* **Aim**:
Please continue the passage below on isolating a zone of a horizontal wellbore with a sand plug, starting right after its final sentence. The material that follows the passage is not part of it.

* **Source document**:
In an effort to reduce time and costs, another method has been
developed to isolate a zone within a horizontal wellbore. This
method is to build a sand plug in the wellbore at the perforation
zone such that the plug hydraulically isolates the zone from the
lower portion of the wellbore. To build a sand plug, the end of the
fracturing fluid includes a pill of fluid containing an elevated
amount of sand or proppant in comparison to the amount of sand or
proppant present in the fracturing fluid. The fluid pill is pumped
into the well under the fracturing pump rate. The formation at the
zone of interest should have already been fractured as the fluid
pill approaches the zone of interest because the fluid pill is
located at the tail end of the fracturing fluid.
The pumping, and thus displacement of the fracturing fluid, is
stopped as the fluid pill reaches the perforation tunnels at the
zone of interest. The fluid pill with a high concentration of sand
remains stationary within the wellbore with the hope that the sand
or proppant remains suspended in the fluid pill. The displacement
of the fracturing fluid is stopped for a period of time to allow
the fractures within the formation to partially close. Once
partially closed, the displacement of the fluid pill is resumed,
normally at a low rate in comparison to the pump rate during the
fracturing process.
The fluid pill is pumped at a low rate moving the fluid pill into
the perforation tunnels and into the fractures. Typically, the pump
rate is set low enough to prevent the fractures from reopening. The
pumping of the fluid in the wellbore causes the fluid of the fluid
pill to enter the fractures, but the high concentration of sand or
proppant suspended within the fluid pill screens out against the
fractures because the fractures are partially closed. Subsequently,
the suspended sand in the fluid pill begins to bridge off against
the fractures. As the process continues, the sand continues to pack
off against the perforation tunnels and eventually the sand packs
off against itself creating a sand plug in the wellbore. The slow
rate of pumping is continued until the pressure within the wellbore
rises indicating that a proper sand plug has been built within the
wellbore.
Building a sand plug within a horizontal wellbore is a difficult
process because any gravitational settling of sand or proppant in
the wellbore will leave a fluid channel at the top of the hole and
subsequent pumping will simply allow sand free displacement fluid
to pass down the `channel" and into the fracture without allowing a
sand plug to form. The fluid pill needs to remain stationary long
enough to allow the fractures in the formation to at least
partially close and so the fracturing fluid must suspend the sand
or proppant for at least this period of time. If the sand does not
remain suspended and settle out, it is likely that a proper sand
plug will not be achieved. This is because, as the sand settles,
clear fluid or fluid without suspended sand becomes located at the
top of the horizontal wellbore. As pumping is resumed, the fluid of
the fluid pill will simply stream over the sand bed rather than
carrying the sand into the perforation tunnel because of the gap at
the top of the horizontal bore.

* **Recorded data**:
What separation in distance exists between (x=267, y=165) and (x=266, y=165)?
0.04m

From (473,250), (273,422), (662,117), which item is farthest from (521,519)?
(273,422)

* **Task answer**:
Failing to build a sand/proppant plug will inevitably require a
remedial operation involving a pump down wireline plug or a coiled
tubing run.
Thus, it is critical that the sand remains suspended in the fluid
pill while the fluid pill is stationary and/or being propagated
adjacent the perforations. However, the sand and/or methods
utilized in prior art isolation techniques have difficulty
maintaining sand suspension, which leads to costly and time
consuming workovers and cleaning jobs.
In light of the foregoing, it would be desirable to use an ultra
lightweight proppant or neutrally buoyant proppant to build a sand
plug within a wellbore. It would also be beneficial to provide a
method of building a sand or proppant plug in a wellbore wherein a
proppant may be used that remains suspended in a various fracturing
fluids. It would also be desirable to provide a method of varying
the density of proppant used in a fluid pill to build a sand plug
within a wellbore as this allow a greater range of fracturing
fluids that may be used in the fracturing process. It would also be
desirable to provide a method of using a fluid pill containing a
proppant that promotes screening out at the perforations such as
using a proppant having a larger diameter than the proppant used in
the fracturing process.
The present invention is directed to overcoming, or at least
reducing the effects of, one or more of the issues set forth
above.
SUMMARY OF THE INVENTION
In view of the foregoing, the present invention provides methods of
building a plug within a horizontal wellbore to hydraulically
isolate a portion of the wellbore. The method may include pumping a
fluid pill into the horizontal wellbore at the tail end of a
fracturing treatment used to fracture the formation at a zone of
interest, the fluid pill containing a high concentration of an
ultra lightweight proppant. The pumping of the displacement fluid
pill down the wellbore is stopped as the pill reaches the zone of
interest causing the fluid pill to be stationary within the
wellbore. The pumping in the wellbore is stopped for long enough
period of time to allow the fractures at the zone of interest to
partially close. The use of an ultra lightweight proppant helps the
proppant to remain suspended within the fluid pill while it is
stationary within the wellbore. Alternatively, the fluid pill may
include a high concentration of neutrally buoyant proppant or ultra
lightweight proppant mixture comprising ultra lightweight proppant
mixed with conventional fracturing proppant.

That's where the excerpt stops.